◆ Aim of the task
How many lines in the dataset records below contain the word "orange", matching case exactly? Reply with the number alone.

** Begin Source material **

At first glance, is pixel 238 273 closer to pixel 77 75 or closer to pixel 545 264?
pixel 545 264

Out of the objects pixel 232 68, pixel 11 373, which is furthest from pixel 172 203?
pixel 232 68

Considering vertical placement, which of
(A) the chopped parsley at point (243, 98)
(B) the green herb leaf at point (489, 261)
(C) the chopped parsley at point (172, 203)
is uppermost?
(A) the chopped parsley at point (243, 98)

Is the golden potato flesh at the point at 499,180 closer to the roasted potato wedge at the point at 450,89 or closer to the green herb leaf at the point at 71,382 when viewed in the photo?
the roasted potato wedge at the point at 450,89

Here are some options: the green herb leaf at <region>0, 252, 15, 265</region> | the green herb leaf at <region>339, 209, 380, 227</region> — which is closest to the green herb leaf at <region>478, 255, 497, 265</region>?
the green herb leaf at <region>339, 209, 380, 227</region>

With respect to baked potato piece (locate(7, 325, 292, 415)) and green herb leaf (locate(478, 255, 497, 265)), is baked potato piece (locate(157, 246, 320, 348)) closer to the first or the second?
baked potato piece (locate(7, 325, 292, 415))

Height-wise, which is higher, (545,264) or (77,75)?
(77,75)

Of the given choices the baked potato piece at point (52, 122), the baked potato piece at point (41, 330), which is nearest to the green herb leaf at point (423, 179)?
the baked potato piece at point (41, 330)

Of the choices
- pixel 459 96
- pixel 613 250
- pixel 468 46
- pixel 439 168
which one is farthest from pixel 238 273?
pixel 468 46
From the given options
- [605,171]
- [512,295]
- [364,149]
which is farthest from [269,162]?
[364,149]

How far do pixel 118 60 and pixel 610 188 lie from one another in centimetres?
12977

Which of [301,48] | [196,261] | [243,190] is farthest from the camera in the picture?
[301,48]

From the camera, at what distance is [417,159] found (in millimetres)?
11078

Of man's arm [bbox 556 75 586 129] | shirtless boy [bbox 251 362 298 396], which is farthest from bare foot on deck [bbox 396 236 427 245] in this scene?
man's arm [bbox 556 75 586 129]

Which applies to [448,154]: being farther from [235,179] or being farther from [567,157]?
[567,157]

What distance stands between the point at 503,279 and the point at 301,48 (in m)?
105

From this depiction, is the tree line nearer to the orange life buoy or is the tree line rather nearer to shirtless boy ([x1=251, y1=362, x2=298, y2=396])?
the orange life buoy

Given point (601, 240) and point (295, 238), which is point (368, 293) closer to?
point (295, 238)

** End Source material **

◆ Correct result
2